News Column

Musical 'Christmas Story' merry and bright

November 23, 2013


Nov. 23--BOSTON -- Fans of the 1983 movie "A Christmas Story" needn't worry that the classic holiday tale has been musicalized: In an all-too-rare feat when adapting from screen to stage -- especially for Christmas fare -- they got this one right.

This warm and funny 2010 musical version was a Broadway hit last year and is stopping here with the same four adult leads as in New York, including TV/stage/film star Dan Lauria narrating as storyteller Jean Shepherd and a group of kids that wow. Joseph Robinette's book retains the overall story as well as wonderful details of this nostalgic, semi-autographical look a 1940 childhood December in Indiana.

The centerpiece is young, bespectacled Ralphie's unflagging campaign to get a Red Ryder Carbine Action BB gun for Christmas despite adults' dismissive warnings that "you'll shoot your eye out." Jake Lucas is an utterly lovable and sympathetic Ralphie with a clear, strong singing voice and flair for understated comedy that help his big "Ralphie to the Rescue" number shine. The story includes the triple-dog-dare for a friend to put his tongue on an ice-cold metal pole; a run-in with a surly department-store Santa; Ralphie's Old Man (John Bolton) winning a precious lamp shaped like a stockinged leg in a mail-in contest; a running gag of dogs (real dogs) chasing the Old Man; Ralphie receiving footed bunny pajamas from a clueless aunt; Ralphie's brother Randy (adorable second-grader Noah Baird) getting immobilized in a snowsuit; and more.

The vignettes are crucially enhanced by Walt Spangler's set and his attention to detail, with a two-story house (wheeled on and off in two pieces) that gets more Christmas lights as December wears on. Around the sides and top of the stage are layers of white, swirly arches studded with crystalline chunks that, along with an almost constant soft snowfall at the rear of the stage, envelope the house in the illusion of all that snow some of us remember having in our childhoods.

Perhaps even more important, though, is that Robinette's script and John Rando's direction nail the movie's tone, too -- and that's only enhanced by Benj Pasek and Justin Paul's lighthearted, and often lovely, score. There is gentle, sometimes dry, humor in the everyday foibles and quirks of a family and often hapless kid in a simpler time, without the treacly veneer (hello, Lifetime Channel), snarky jokes, or go-too-far antics that can sink a Christmas story. Rando also adds a lot of fun stage business, much -- like a tiny kid dragging the vanquished bully offstage -- dependent on the young cast members. They not only ace the song-and-dance numbers, but add a heart to this story that will draw in both watching children and adults.
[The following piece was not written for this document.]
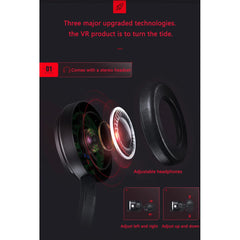 "VR Shinecon 10.0 Virtual Reality Helmet – 3D Glasses Headset for Smartphone, Video Games, Binocular VR Goggles"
Compared to the movie, the musical beefs up Mother's role, particularly with reflective songs about treasuring family life. But Erin Dilly is so appealing in this tender, yet no-nonsense part that unless you're a hard-core purist of this film, her sentimental additions will win you over.

Although he occasionally rushed his lines at Thursday's opening, Lauria, too, is a genial and softly comic presence as Shepherd leads us through the memories. Bolton uses facial expressions, vocal inflections and gangly physical antics to hilarious effect as the often grouchy, profanity-spewing, furnace-battling Old Man, who's just looking for a little respect.
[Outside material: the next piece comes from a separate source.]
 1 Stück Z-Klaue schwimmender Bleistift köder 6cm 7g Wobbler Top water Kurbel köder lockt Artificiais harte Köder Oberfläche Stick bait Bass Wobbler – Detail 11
One of the best musical moments is his "A Major Award," which imaginative choreographer Warren Carlyle turns into a splashy group dance number with multiple leg lamps that builds gleefully to a " well, just think of the Rockettes. And while this musical does drag out a bit getting to Christmas in the second act, which musical interlude should be cut? A speakeasy-themed "You'll Shoot Your Eye Out" song led by teacher Miss Shields (Caroline O'Connor), for example, is definitely superfluous, but it becomes a terrific, high-energy tap highlight with a small surprise.

There's so much to enjoy in this show, in fact, that it's hard to imagine anyone leaving without a smile and, yes, a Christmas-y sort of feeling. The spate of holiday classics adapted into stage musicals has definitely been uneven in recent years, but "A Christmas Story" is one of the winners.